##### SUPPLIED TEXT #####

# The Palladin, have ammo will travel.



## Bill Hays (Aug 9, 2010)

Okay, like mxred, I've been working on and testing several ammo dispensing methods and one of my favorites is the magnetic dispenser type... something like the one pictured below.

This design is one of three all similar prototypes I made up about a month ago.... The others are not quite as rough and all are superior shooters. I've done extensive testing with these... and I believe this will be a very desirable item once production begins.

The Palladin, holds 15 rounds of 1/2" steel ammo, or 38 rounds of 3/8" steel ammo. The shape of the handle provides both ergonomics and an efficient feed system.


----------



## USASlingshot (Feb 25, 2010)

thats pretty sweet! looks fun to shoot


----------



## mxred91 (Aug 8, 2010)

Bill that's awesome, love your designs. I especially appreciate the originality of your Predators. You work so well with the G10. Personally I hate working with anything fiberglass related, I had enough of glass making bows. I switched to self bows about 5 years ago, no more fiberglass dust. Although it is a superior material, can't beat the strength, and your finish work really comes out nice.


----------



## Pocket Slingshots (Oct 17, 2010)

Can you post a plan or pattern its looks cool.


----------



## A+ Slingshots (Jan 22, 2010)

Very nice Bill!! I messed about with a similar shape (no ammo holder) earlier this year, but didn't put it into production. Good show!!!


----------



## lucifer93 (May 4, 2010)

That's really nice Bill great design mate. I think you have cracked it with ammo dispensing system and a great head shot too.


----------



## Bill Hays (Aug 9, 2010)

Thank you for the nice comments guys.
This is not a design I really want copied, which is why I've waited on showing it, until I got the right tools and materials to make some more of these "on demand"... I have a couple of better models out being tested right now with some legends of the sport. Once I get feedback, I'll make and sell some of these, but not until then.
My own extensive preliminary tests have been very positive though... this design is very comfortable to carry, easy to aim and hold steady with heavy bands which allows for superior accuracy. 
The ammo magazine feeds the balls smoothly and reliably with minimal noise and is extremely hard to shake the balls out.


----------



## Mtnfolk Mike (Aug 23, 2010)

right on Bill... that's pretty cool..







looks like a nice comfortable shooter too...


----------



## ZDP-189 (Mar 14, 2010)

Bill,

What tools do you use to cut your designs from G10?

Thanks,

Dan


----------



## mr.joel (Dec 21, 2009)

Are you just gluing the leather to the G10? Would a lamination of G10 be more suitable, or would it just turn it into a rattletrap?


----------



## jmplsnt (Jan 1, 2010)

Very interesting and I like the looks of that grackle. I grew up on a farm and they cost us a lot of money. They probably were my favorite slingshot target back in the day.


----------



## Tex-Shooter (Dec 17, 2009)

Man what a ides! -- Tex


----------



## Bill Hays (Aug 9, 2010)

ZDP-189 said:


> Bill,
> 
> What tools do you use to cut your designs from G10?
> 
> ...


Diamond bladed lapidary bandsaw, and various other diamond tipped tools for the mass shaping... then ending with different sandpapers.

##### MATERIALS PROVIDED #####

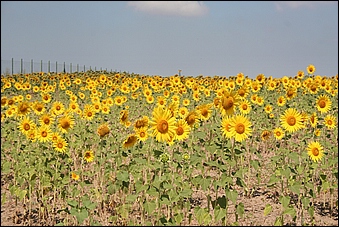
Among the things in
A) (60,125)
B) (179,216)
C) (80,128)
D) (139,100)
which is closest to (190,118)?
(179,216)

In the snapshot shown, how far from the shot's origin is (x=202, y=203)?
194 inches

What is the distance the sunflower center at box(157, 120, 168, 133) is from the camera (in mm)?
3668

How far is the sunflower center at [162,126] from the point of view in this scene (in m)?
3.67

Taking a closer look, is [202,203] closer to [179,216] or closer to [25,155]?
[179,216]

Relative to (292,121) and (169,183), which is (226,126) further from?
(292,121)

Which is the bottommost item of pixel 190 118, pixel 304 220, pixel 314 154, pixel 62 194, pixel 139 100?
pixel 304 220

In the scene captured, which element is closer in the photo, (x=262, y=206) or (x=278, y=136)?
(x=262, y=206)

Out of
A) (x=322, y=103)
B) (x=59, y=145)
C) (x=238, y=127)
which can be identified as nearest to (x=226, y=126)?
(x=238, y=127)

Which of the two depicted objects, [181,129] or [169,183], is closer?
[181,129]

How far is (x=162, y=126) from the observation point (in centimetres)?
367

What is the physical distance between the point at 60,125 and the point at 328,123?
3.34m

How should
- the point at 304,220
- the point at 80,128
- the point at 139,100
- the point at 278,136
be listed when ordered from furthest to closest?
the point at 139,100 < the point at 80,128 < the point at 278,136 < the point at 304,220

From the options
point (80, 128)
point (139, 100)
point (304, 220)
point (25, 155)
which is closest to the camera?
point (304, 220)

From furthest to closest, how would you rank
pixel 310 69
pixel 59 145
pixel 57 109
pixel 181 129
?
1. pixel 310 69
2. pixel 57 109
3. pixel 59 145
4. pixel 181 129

#####

WRITTEN PROBLEM 1
According to the slingshot thread, how many rounds of 3/8" steel ammo does the Palladin hold?
WRITTEN PROBLEM 2
Reproduce the records verbatim, from the line holding "Relative to (292,121)" through the end of the records, inclusive.

COMPLETE ANSWER 1
38 rounds

COMPLETE ANSWER 2
Relative to (292,121) and (169,183), which is (226,126) further from?
(292,121)

Which is the bottommost item of pixel 190 118, pixel 304 220, pixel 314 154, pixel 62 194, pixel 139 100?
pixel 304 220

In the scene captured, which element is closer in the photo, (x=262, y=206) or (x=278, y=136)?
(x=262, y=206)

Out of
A) (x=322, y=103)
B) (x=59, y=145)
C) (x=238, y=127)
which can be identified as nearest to (x=226, y=126)?
(x=238, y=127)

Which of the two depicted objects, [181,129] or [169,183], is closer?
[181,129]

How far is (x=162, y=126) from the observation point (in centimetres)?
367

What is the physical distance between the point at 60,125 and the point at 328,123?
3.34m

How should
- the point at 304,220
- the point at 80,128
- the point at 139,100
- the point at 278,136
be listed when ordered from furthest to closest?
the point at 139,100 < the point at 80,128 < the point at 278,136 < the point at 304,220

From the options
point (80, 128)
point (139, 100)
point (304, 220)
point (25, 155)
which is closest to the camera?
point (304, 220)

From furthest to closest, how would you rank
pixel 310 69
pixel 59 145
pixel 57 109
pixel 181 129
?
1. pixel 310 69
2. pixel 57 109
3. pixel 59 145
4. pixel 181 129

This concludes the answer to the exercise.